Table 10 shows that each of the five listed design methods and tools has practically the same popularity. Reference to successful design cases (23.8%) and collaboration with energy experts (22.0%) were slightly more popular than the remaining three: reference to index (17.9%), BIM software (17.3%), and following general design principles (17.9%). This reflects that the analogy approach (case reasoning) describes most architects’ thinking characteristics, which have a greater value in use. It is also noticeable that various design tools and methods were used in various design stages instead of only one. Even within a stage, various methods were used to compare, analyze, and confirm with each other.

Table 10. Answers to Question 7

Table 11 shows that about half of the architects (51.2%) thought that the biggest obstacle to implementing low-carbon design is the increased design cycle not being accepted by the client. It also suggests that future research should focus on how to quickly integrate low-carbon factors into design. Over two-fifths of the architects (43.5%) said that a lack of knowledge or a weak capability to apply relevant knowledge was the biggest obstacle. From this comparison it can be seen that most architects are confident with their own learning ability or potential, and think outside factors are the main restriction to the development of low-carbon design.

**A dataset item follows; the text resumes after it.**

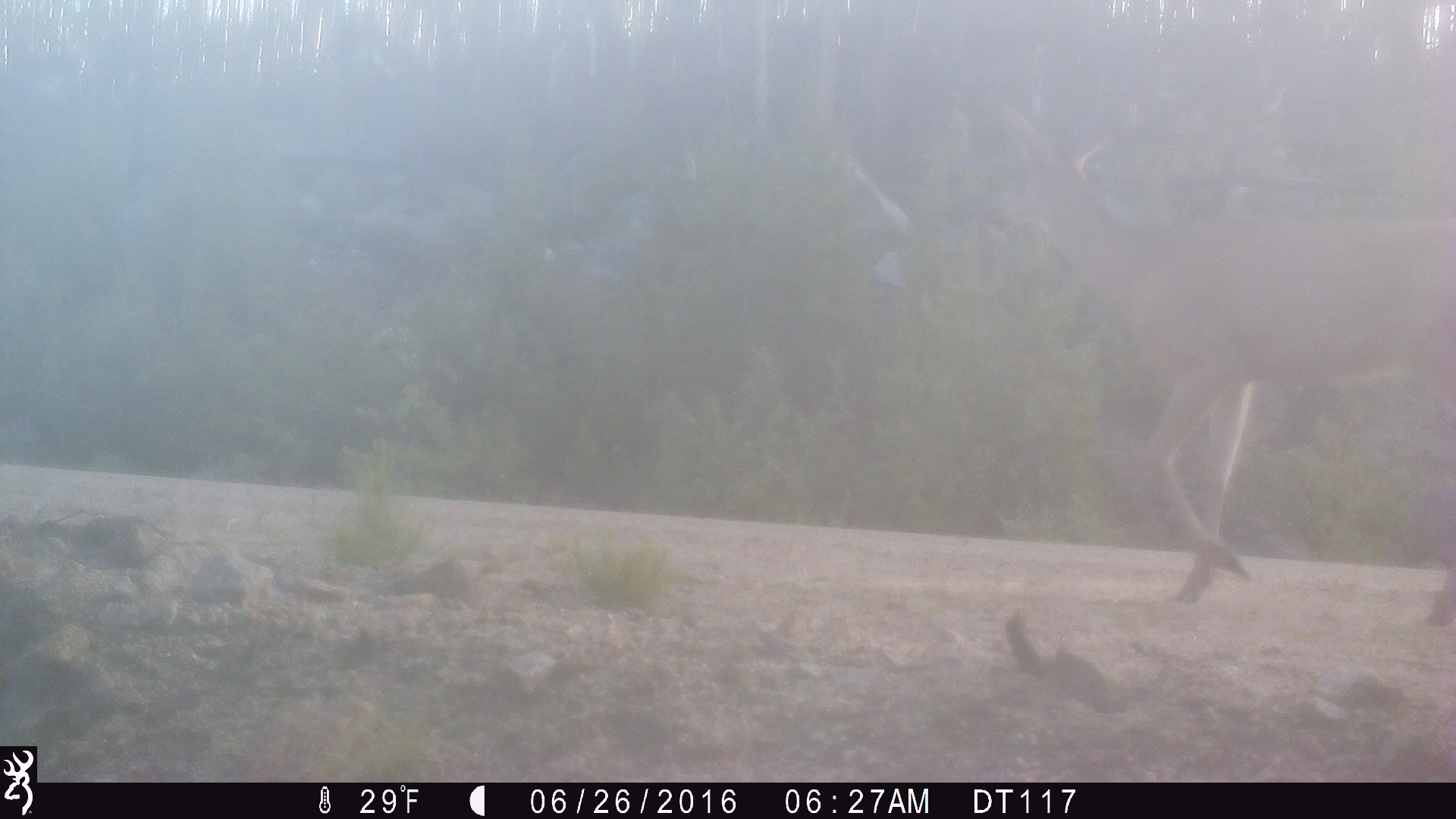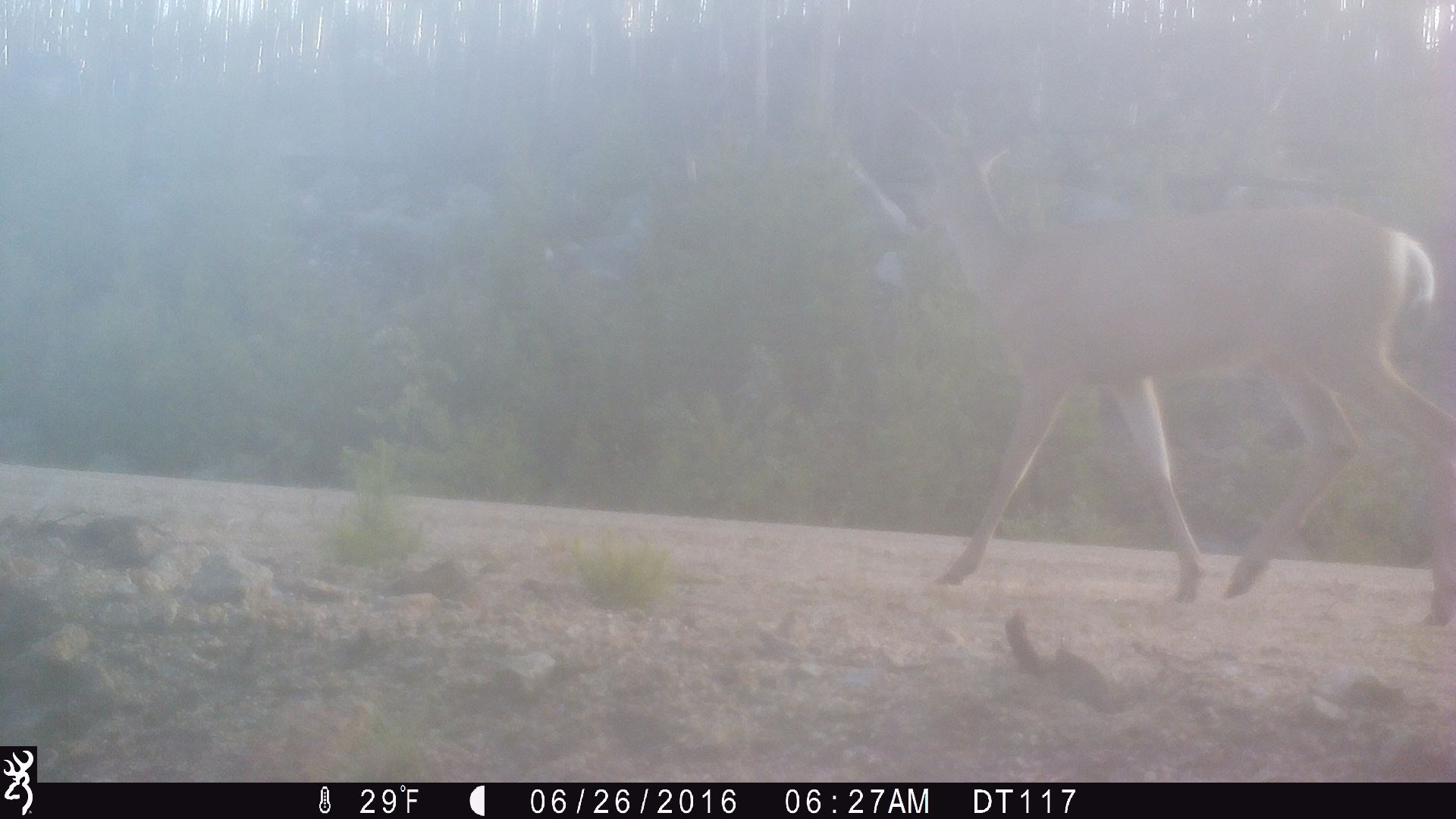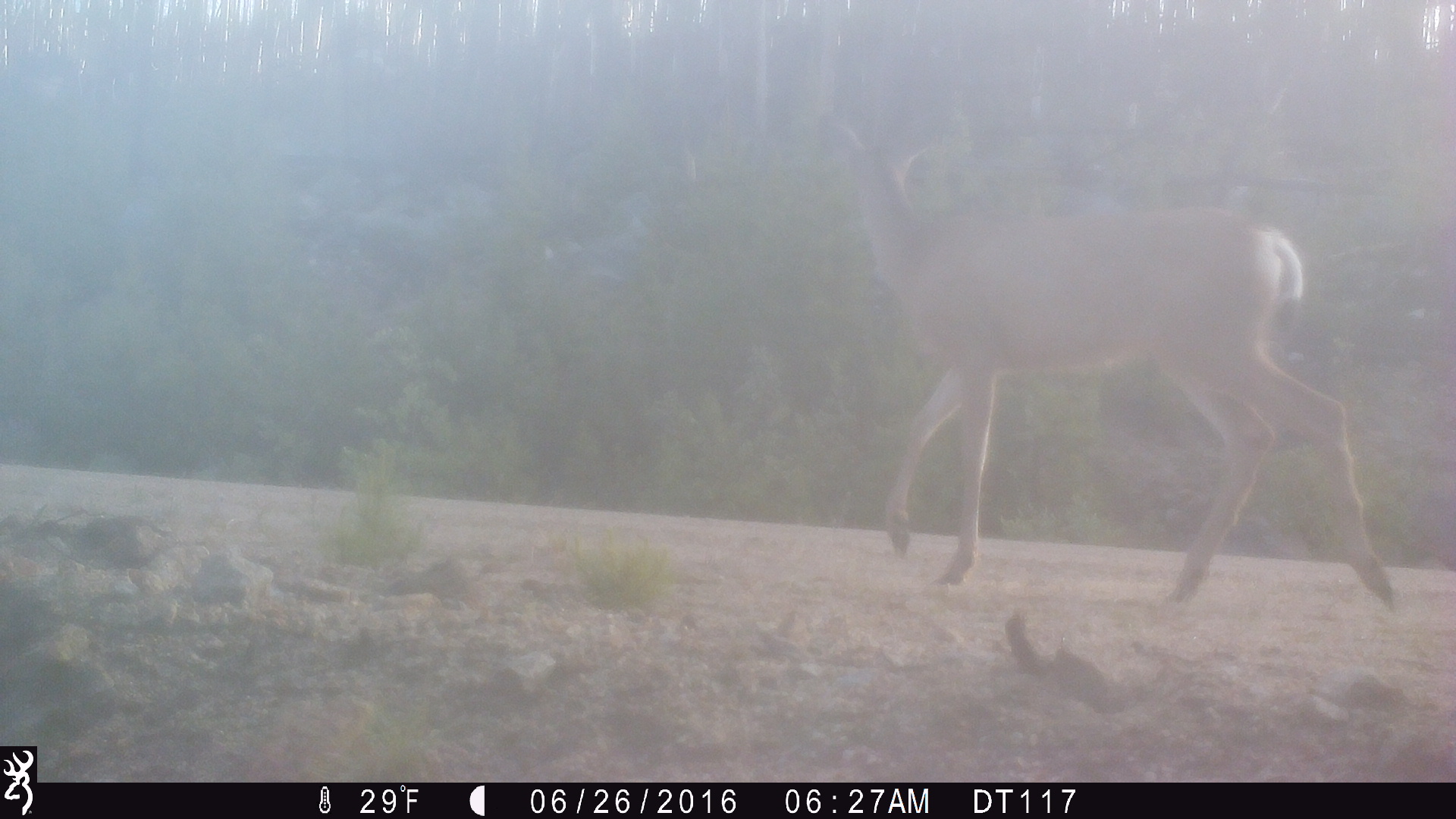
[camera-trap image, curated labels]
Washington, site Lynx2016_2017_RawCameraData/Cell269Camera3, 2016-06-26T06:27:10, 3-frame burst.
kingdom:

Figure 6 also suggests that increasing experience correlates with a decreasing significance of lack of knowledge and coordination capability as obstacles. Architects of all ages, however, face the problems of increasing design difficulty, extended design cycles, and the difficulty of integrating low-carbon principles into building concepts.

Table 11. Answers to Question 8

Figure 6. Cross-tabular analysis of Q8 and working years

Almost half of the architects (48.8%) reported that seminars were their preferred way to acquire knowledge. This may be related to the strenuous daily work of Chinese architects. They have no time to pursue comprehensive study. But 20.3% were willing to study systematic theory books to improve their proficiency when possible. In addition, 14.3 percent and 8.3 percent use professional literature and online forums as their primary way to learn about low-carbon design. (Table 12).

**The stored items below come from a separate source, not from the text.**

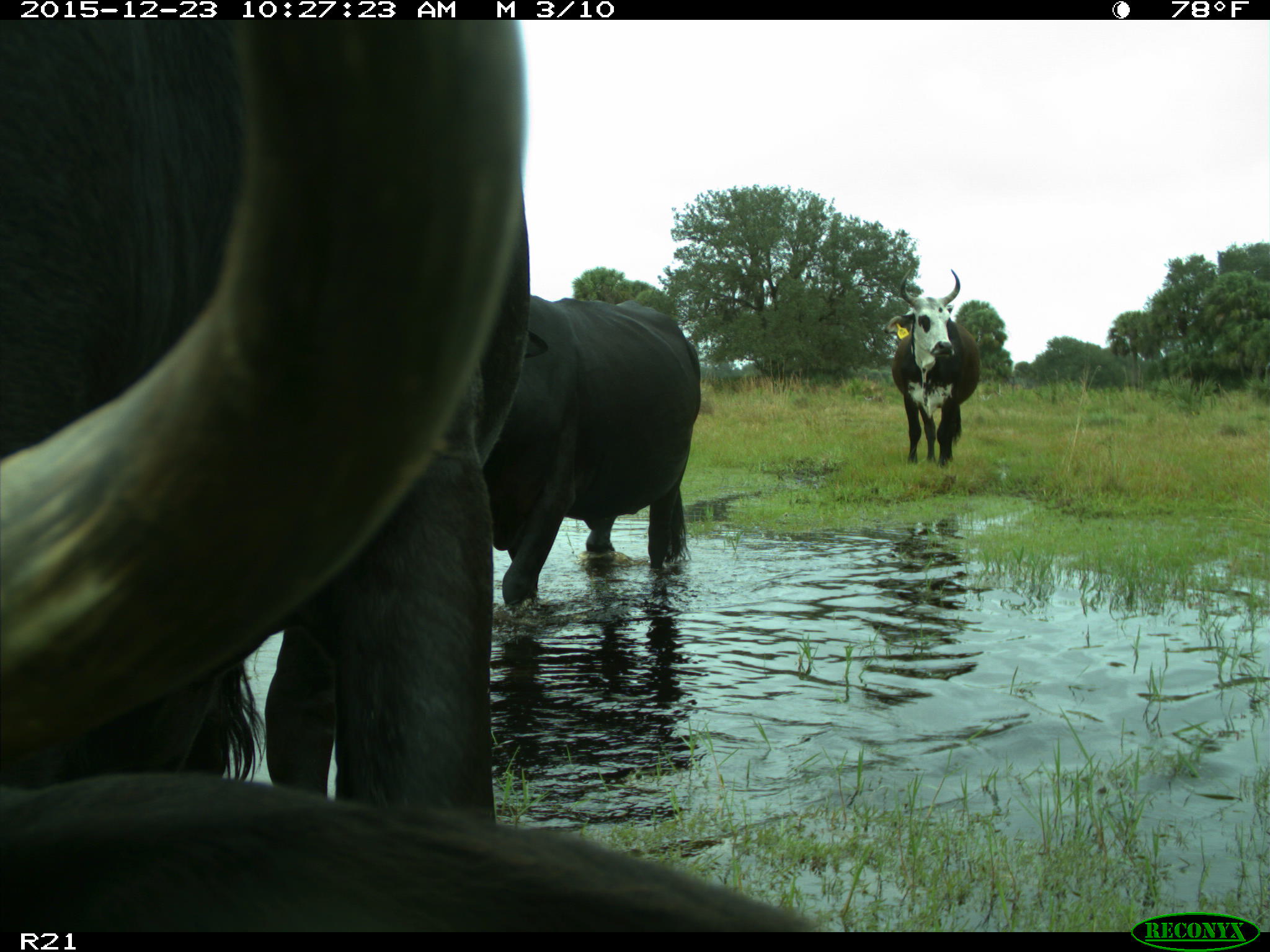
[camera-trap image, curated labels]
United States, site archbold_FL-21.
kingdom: Animalia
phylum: Chordata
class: Mammalia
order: Artiodactyla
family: Bovidae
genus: Bos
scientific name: Bos taurus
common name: domestic cow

Table 12. Answers to Question 9

5. Conclusions

The following conclusions can be drawn from the above analysis:

1) The development trend of China's low-carbon buildings has been good, and is advancing to a higher, better degree.

2) Even though Chinese architects have a strong awareness of design for low-carbon energy (even stronger than their colleagues in developed counties [14] [20] [21]), in the design practice, especially the concept design stage, they still encounter many obstacles, mainly due to the lack of good design methods that are suitable for working architects. This is also a common problem for architects worldwide who practice low-carbon architectural design [16] [17] [20].

3) The key to improving the situation of low-carbon design in China relates to combining innovative design methods with existing techniques and to find the appropriate ways to apply those methods and techniques.

ACKNOWLEDGEMENTS

Sincere thanks to the architects who participated in our survey, and to the NSFC (National Natural and Science Foundation of China) who funded this research, project approval No. 51278338.